(Beginning of TEXT UNDER STUDY)
In 2021, the project will continue with pupils in the Clermont-Ferrand area, and will now include schools in Dakar (Ecole Aloys Kobé, Ecole Enko Keurgorgui, Ecole Mariama Bâ and Ecole Enkowaca), in collaboration with the Musée de la Mer in Gorée and the Institut Français in Dakar, Senegal.

[1] supported by the Regional Directorate of Cultural Affairs Auvergne-Rhone-Alpes and Clermont Auvergne Metropole

Photographie d'une installation urbaine de lanternes en cyanotypes textiles

SOCIAL PROJECTS

With the aim of creating a cultural dynamic throughout the year in the Auvergne Rhône-Alpes region, the association is developing textile projects for audiences who are considered to be excluded from or far removed from culture: in hospitals, medical and educational institutes (IME), residential establishments for dependent elderly people (EHPAD), prisons, asylum seekers' reception centres (CADA) or within the Regional Refugee Integration Programme (PRIR), etc. HS_Projets offers annual or longer-term projects that are constantly renewed, new, made-to-measure and "hand-crafted" for the different structures that host them, around an open, biennial work theme within the framework of the FITE.

In reception centres for asylum seekers

Since 2017 HS_Projets has been setting up meetings and collaborations between Compagnie Anou Skan and residents of Asylum Seekers Reception Centres (CADA) and the Regional Refugee Integration Programme (PRIR), first with the project Collecte de gestes en exil [Collecting gestures in exile], performed in 2018 as part of the ''Deviation'' edition of the FITE, then in 2019_20 for the ''Love etc.'' edition with the Voies de Passage [Passageways] project. In both of these projects, the emphasis is on letting the asylum seekers tell their story and their feelings, and the Compagnie Anou Skan accompanies them individually to recount their journey, to remember and reconstruct this story through dance or embroidery. As part of Voies de Passage, women and men who have reached Europe are invited to retrace their journey, embroidered on a blue woollen cloth with signs from the Amerindian tradition, to express intimacy, fear, joy, hopes and loneliness. These embroideries mark the beginning of a new story, while at the same time marking the original journey. They are a link between the past, left behind, and the future, yet to be written.
(End of TEXT UNDER STUDY)
(Beginning of SUPPLIED RECORDS)
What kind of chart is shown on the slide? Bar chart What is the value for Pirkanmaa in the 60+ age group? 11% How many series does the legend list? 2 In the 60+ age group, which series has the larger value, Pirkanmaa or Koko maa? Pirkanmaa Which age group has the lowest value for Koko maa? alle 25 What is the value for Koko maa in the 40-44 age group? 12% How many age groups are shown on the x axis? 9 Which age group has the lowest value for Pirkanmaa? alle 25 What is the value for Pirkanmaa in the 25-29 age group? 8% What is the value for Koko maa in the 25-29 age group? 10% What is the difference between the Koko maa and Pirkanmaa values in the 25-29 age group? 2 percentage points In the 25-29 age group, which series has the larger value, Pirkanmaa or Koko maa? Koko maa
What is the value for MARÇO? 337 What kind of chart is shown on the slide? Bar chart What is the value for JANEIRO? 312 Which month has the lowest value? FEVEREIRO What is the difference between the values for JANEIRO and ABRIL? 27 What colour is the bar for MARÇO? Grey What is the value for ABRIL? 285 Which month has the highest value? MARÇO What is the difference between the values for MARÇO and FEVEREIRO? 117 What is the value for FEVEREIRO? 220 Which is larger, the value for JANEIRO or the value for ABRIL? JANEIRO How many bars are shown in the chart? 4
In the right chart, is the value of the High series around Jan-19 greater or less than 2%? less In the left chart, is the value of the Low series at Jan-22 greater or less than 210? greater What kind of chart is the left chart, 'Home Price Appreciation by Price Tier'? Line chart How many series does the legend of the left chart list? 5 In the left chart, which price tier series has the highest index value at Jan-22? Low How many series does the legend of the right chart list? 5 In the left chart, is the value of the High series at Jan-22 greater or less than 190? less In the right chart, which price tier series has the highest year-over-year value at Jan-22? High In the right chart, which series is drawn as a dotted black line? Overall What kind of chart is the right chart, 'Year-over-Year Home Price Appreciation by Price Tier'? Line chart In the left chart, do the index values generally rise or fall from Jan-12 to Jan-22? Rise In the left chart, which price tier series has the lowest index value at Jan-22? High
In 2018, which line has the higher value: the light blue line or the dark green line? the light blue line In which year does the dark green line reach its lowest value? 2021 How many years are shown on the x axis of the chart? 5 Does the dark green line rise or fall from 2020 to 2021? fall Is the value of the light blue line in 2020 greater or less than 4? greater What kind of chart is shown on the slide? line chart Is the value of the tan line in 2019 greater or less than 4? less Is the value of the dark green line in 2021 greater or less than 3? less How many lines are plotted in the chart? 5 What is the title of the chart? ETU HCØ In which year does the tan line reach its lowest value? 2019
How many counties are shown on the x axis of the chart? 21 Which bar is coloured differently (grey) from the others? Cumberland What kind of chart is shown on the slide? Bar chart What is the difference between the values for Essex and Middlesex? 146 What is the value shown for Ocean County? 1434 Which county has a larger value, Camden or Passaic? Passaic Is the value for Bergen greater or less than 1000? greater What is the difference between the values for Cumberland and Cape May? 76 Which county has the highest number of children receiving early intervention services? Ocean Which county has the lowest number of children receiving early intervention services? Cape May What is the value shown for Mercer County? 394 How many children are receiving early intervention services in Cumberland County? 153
(End of SUPPLIED RECORDS)
• **PROBLEM SET**:
• 1. Summarize the text on HS_Projets' social projects in two sentences.
• 2. In the text on HS_Projets' social projects, reproduce word for word the part that opens with the words containing "SOCIAL PROJECTS" and closes with "of the FITE.".

• **ANSWERS TO THIS EXERCISE**:
• 1. The association develops textile projects throughout the year in the Auvergne Rhône-Alpes region for audiences considered excluded from or far removed from culture, in places such as hospitals, prisons and asylum seekers' reception centres. Since 2017, HS_Projets has set up collaborations between Compagnie Anou Skan and asylum seekers, who recount their journeys through dance or embroidery in projects such as Collecte de gestes en exil and Voies de Passage.

• 2.
SOCIAL PROJECTS

With the aim of creating a cultural dynamic throughout the year in the Auvergne Rhône-Alpes region, the association is developing textile projects for audiences who are considered to be excluded from or far removed from culture: in hospitals, medical and educational institutes (IME), residential establishments for dependent elderly people (EHPAD), prisons, asylum seekers' reception centres (CADA) or within the Regional Refugee Integration Programme (PRIR), etc. HS_Projets offers annual or longer-term projects that are constantly renewed, new, made-to-measure and "hand-crafted" for the different structures that host them, around an open, biennial work theme within the framework of the FITE.